# Pedestal modification



## ron schenker (Dec 11, 2005)

I installed a ceramic floor in a powder room for a customer. He claims he's handy so he took out the toilet and the pedestal sink himself. Now that the floor is higher, he asked me how to cut the base of the ped. The sink is anchored to the wall and all the plumbing is still hooked up. He suggested either an angle grinder or jigsaw with a diamond blade? I'd unbolt the sink and move it up whatever distance and reanchor to the wall. Hopefully there's enough play in the ABS. Is it possible to cut the ped. neatly and still have a proper fit?


----------



## Mike Finley (Apr 28, 2004)

LOL, if it's made out of wood! Just shake your head and walk slowly away.


----------



## Bill (Mar 30, 2006)

I would not want to try it. tell him the truth, it has to be moved up!!


----------



## reveivl (May 29, 2005)

I bet you could get ALMOST all the way through before it turned into shrapnel.


----------



## AustinDB (Sep 11, 2006)

No. Do it right and reattach the pedestal given the new height. You could appease him and tell him for 6 hours of labor and materials you can do it-wait, isn't a new pedestal sink less than $150? Have you considered cutting the floor out where the pedestal's base is? That way you can drop it down say 6" below the original subfloor level and it would be a perfect height for a urinal


----------



## A.W.Davis (Oct 17, 2006)

:laughing:

Man, dont cut the pedestal....that definetely sounds like a homeowners irrational thinking! Just move the bracket...you cant be moving the thing more than 3/4" higher.


----------



## send_it_all (Apr 10, 2007)

Believe it or not, I have actually cut a ped. sink base in the past. I was installing one on an existing floor that had a pretty severe hump where the base was going to rest. The resulting gap would have been more than I wanted to caulk, so I scribed it to the floor. I used a 7-1/4" diamond blade in my circular saw.


----------



## Bill (Mar 30, 2006)

yeh, but if you tell him that, he may try it. Then if the thing breaks, who is responsible?


----------



## ron schenker (Dec 11, 2005)

A.W.Davis said:


> :laughing:
> 
> Man, dont cut the pedestal....that definetely sounds like a homeowners irrational thinking! Just move the bracket...you cant be moving the thing more than 3/4" higher.
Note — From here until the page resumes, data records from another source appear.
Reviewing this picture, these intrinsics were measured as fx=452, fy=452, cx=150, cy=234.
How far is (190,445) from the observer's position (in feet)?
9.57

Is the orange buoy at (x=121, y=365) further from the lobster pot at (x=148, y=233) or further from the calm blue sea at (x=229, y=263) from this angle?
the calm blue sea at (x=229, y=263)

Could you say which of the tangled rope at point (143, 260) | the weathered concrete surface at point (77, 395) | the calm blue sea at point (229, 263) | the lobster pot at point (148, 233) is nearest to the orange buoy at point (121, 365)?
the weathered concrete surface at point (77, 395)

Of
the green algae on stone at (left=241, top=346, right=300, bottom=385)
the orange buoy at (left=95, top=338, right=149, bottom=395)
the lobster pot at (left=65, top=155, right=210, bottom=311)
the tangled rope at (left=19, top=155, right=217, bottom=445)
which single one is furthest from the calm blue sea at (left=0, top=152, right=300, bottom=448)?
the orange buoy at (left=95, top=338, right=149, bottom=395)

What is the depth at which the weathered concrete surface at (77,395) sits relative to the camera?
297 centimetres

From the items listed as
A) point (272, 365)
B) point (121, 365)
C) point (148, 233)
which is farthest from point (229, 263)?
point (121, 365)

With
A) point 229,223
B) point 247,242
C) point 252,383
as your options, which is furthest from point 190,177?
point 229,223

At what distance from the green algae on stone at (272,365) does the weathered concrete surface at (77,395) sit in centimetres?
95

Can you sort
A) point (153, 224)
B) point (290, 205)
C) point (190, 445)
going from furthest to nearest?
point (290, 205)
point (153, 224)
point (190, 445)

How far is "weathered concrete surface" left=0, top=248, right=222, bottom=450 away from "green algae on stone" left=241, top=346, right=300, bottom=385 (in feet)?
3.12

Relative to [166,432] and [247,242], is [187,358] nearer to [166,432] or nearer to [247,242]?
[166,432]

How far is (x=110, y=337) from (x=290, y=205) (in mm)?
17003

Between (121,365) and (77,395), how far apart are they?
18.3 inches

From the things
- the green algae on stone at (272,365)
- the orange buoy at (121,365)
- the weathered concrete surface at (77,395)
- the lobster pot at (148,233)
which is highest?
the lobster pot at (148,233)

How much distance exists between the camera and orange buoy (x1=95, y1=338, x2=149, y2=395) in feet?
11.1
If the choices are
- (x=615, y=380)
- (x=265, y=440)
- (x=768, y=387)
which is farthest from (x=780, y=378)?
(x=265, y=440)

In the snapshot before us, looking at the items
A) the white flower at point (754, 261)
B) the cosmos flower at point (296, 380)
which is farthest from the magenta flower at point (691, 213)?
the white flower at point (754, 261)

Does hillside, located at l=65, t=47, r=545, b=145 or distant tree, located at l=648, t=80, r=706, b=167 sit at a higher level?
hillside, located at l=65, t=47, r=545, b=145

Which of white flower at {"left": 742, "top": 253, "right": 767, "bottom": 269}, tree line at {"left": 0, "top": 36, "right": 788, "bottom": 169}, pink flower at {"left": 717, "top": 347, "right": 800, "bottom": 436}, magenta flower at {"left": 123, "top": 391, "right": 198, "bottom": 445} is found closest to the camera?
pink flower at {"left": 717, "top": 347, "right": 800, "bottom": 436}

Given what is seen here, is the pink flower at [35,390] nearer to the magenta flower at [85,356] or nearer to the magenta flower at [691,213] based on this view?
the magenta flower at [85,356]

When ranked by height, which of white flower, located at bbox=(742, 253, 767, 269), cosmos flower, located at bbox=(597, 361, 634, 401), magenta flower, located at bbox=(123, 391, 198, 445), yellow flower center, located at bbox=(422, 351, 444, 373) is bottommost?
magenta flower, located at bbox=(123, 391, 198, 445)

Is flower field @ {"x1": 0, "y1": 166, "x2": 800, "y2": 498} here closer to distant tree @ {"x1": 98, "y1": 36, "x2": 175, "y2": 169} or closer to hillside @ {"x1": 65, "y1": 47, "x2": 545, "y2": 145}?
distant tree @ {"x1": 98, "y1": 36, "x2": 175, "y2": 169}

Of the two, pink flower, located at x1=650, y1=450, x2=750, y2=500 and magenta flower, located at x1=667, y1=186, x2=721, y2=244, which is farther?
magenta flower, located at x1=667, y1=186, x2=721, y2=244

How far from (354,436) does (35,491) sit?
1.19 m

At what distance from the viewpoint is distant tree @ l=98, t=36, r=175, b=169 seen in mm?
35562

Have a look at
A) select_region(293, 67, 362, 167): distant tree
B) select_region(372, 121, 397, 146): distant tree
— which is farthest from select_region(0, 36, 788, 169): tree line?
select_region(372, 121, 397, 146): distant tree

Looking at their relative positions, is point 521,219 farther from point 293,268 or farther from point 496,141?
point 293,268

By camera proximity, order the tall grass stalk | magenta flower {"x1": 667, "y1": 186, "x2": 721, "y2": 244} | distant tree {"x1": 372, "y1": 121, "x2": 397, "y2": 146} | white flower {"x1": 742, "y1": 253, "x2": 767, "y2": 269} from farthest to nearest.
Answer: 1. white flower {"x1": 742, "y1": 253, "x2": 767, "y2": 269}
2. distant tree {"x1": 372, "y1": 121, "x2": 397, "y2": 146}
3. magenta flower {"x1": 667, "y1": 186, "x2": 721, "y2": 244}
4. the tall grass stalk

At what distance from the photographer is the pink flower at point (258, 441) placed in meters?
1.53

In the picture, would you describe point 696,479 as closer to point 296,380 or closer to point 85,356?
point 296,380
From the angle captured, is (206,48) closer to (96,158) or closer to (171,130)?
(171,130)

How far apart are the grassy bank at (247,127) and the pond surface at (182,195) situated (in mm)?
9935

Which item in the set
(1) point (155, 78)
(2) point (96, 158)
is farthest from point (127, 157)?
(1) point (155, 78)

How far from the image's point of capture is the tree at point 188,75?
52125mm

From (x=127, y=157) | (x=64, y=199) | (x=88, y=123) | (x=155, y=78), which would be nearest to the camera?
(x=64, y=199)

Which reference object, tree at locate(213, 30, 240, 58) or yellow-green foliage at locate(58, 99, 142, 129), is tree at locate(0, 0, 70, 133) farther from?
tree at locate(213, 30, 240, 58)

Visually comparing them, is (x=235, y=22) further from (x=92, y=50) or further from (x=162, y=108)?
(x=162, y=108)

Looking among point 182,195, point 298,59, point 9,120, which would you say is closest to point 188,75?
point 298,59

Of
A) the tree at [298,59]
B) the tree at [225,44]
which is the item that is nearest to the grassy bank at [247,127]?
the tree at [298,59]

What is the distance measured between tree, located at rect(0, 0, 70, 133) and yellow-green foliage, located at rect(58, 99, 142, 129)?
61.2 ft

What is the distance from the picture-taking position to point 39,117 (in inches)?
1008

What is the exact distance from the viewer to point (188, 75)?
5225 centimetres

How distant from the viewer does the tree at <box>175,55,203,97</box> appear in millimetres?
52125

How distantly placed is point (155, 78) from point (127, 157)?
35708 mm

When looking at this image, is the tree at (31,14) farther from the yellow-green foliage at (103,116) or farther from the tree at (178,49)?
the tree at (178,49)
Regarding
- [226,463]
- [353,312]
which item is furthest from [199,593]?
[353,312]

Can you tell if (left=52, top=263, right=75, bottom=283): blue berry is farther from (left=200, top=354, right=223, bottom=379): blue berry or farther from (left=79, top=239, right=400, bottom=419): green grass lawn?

It's exactly 3/4" He showed me his hacksaw with a ceramic blade and he's going to do it even if it takes one hour! I thought to myself..."good luck with that":laughing:


----------



## MattCoops (Apr 7, 2006)

Just shut off the water, disconnect the pipe, and lift the sink up.
I'm not a plumber and I can do the task.
Cutting it is pure madness.


----------



## ron schenker (Dec 11, 2005)

MattCoops said:


> Just shut off the water, disconnect the pipe, and lift the sink up.
> I'm not a plumber and I can do the task.
> Cutting it is pure madness.


It's not that easy. The hot and cold connections are hard pipe with no shutoffs or braided line, and the back of the sink is bolted to the wall and the ABS appears to not have any play in it. So he's gonna try some "pure madness" as a shortcut:whistling


----------



## Mike Finley (Apr 28, 2004)

All of that can be overcome. I can't see how a homeowner will be able to cut vitreous china without chipping the hell out of it. I can see a professional granite fabricator being able to do it with a vice, a slow turning granite cutting blade with lots of water.


----------



## send_it_all (Apr 10, 2007)

It really isn't as hard as you're all making it out to be. There are other more ideal ways to handle the problem, but cutting the base is not a death-defying stunt. It would take about 10 minutes and a little caution....not a huge ordeal.


----------



## MattCoops (Apr 7, 2006)

A sink without a shutoff valve???

Is the job in Canada?


----------



## ron schenker (Dec 11, 2005)

MattCoops said:


> A sink without a shutoff valve???
> 
> Is the job in Canada?


Ya. No homes here are built with them unless you pay extra for the "upgrade"


----------



## mdshunk (Mar 13, 2005)

ron schenker said:


> Ya. No homes here are built with them unless you pay extra for the "upgrade"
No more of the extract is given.